WHAT TO WORK ON >> Copy every item below line by line, without changing a single character.

(Excerpts from a spatial dataset)
+ + + +
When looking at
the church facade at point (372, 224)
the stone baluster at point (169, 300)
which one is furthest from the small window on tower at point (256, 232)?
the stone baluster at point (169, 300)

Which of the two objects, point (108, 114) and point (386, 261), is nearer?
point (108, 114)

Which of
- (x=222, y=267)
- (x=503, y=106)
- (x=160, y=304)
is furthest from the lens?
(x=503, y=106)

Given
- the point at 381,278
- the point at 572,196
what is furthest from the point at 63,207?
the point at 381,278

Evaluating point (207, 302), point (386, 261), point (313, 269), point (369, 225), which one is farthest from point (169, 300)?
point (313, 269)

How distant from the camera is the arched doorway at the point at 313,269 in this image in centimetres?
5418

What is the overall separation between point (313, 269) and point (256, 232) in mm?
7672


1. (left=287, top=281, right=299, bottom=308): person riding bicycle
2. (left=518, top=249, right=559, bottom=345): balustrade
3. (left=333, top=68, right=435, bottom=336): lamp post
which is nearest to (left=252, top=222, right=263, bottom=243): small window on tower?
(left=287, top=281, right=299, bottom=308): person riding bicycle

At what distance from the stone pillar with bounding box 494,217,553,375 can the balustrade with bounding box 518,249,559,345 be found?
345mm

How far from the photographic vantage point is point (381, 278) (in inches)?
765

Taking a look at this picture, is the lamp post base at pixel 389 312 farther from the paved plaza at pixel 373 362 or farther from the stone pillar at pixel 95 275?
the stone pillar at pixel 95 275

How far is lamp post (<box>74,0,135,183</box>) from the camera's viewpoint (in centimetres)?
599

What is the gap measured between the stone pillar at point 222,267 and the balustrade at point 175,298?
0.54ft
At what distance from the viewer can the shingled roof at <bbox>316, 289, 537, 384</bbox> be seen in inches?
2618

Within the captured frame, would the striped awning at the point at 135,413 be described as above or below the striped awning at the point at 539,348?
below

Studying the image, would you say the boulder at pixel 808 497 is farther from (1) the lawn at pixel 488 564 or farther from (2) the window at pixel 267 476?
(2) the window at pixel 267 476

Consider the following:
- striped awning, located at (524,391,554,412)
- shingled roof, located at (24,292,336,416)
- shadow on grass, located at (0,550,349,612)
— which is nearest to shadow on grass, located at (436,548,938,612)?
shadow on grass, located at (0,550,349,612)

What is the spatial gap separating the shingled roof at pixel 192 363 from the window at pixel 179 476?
+ + + +
OUTPUT BELOW >>
When looking at
the church facade at point (372, 224)
the stone baluster at point (169, 300)
which one is furthest from the small window on tower at point (256, 232)?
the stone baluster at point (169, 300)

Which of the two objects, point (108, 114) and point (386, 261), is nearer?
point (108, 114)

Which of
- (x=222, y=267)
- (x=503, y=106)
- (x=160, y=304)
is furthest from the lens?
(x=503, y=106)

Given
- the point at 381,278
- the point at 572,196
what is furthest from the point at 63,207?
the point at 381,278

Evaluating point (207, 302), point (386, 261), point (313, 269), point (369, 225), which one is farthest from point (169, 300)?
point (313, 269)

How distant from the camera is the arched doorway at the point at 313,269 in this image in centimetres?
5418

What is the overall separation between point (313, 269) and point (256, 232) in mm?
7672


1. (left=287, top=281, right=299, bottom=308): person riding bicycle
2. (left=518, top=249, right=559, bottom=345): balustrade
3. (left=333, top=68, right=435, bottom=336): lamp post
which is nearest to (left=252, top=222, right=263, bottom=243): small window on tower?
(left=287, top=281, right=299, bottom=308): person riding bicycle

At what distance from the stone pillar with bounding box 494,217,553,375 can the balustrade with bounding box 518,249,559,345 be found?
345mm

How far from the photographic vantage point is point (381, 278) (in inches)?
765

Taking a look at this picture, is the lamp post base at pixel 389 312 farther from the paved plaza at pixel 373 362 or farther from the stone pillar at pixel 95 275?
the stone pillar at pixel 95 275

How far is lamp post (<box>74,0,135,183</box>) from the camera's viewpoint (in centimetres)?
599

What is the gap measured between the stone pillar at point 222,267 and the balustrade at point 175,298?
0.54ft
At what distance from the viewer can the shingled roof at <bbox>316, 289, 537, 384</bbox> be seen in inches?
2618

Within the captured frame, would the striped awning at the point at 135,413 be described as above or below the striped awning at the point at 539,348?
below

Studying the image, would you say the boulder at pixel 808 497 is farther from (1) the lawn at pixel 488 564 or farther from (2) the window at pixel 267 476?
(2) the window at pixel 267 476

Consider the following:
- striped awning, located at (524,391,554,412)
- shingled roof, located at (24,292,336,416)
- shadow on grass, located at (0,550,349,612)
— which is nearest to shadow on grass, located at (436,548,938,612)?
shadow on grass, located at (0,550,349,612)

What is the spatial gap separating the shingled roof at pixel 192 363 from the window at pixel 179 476?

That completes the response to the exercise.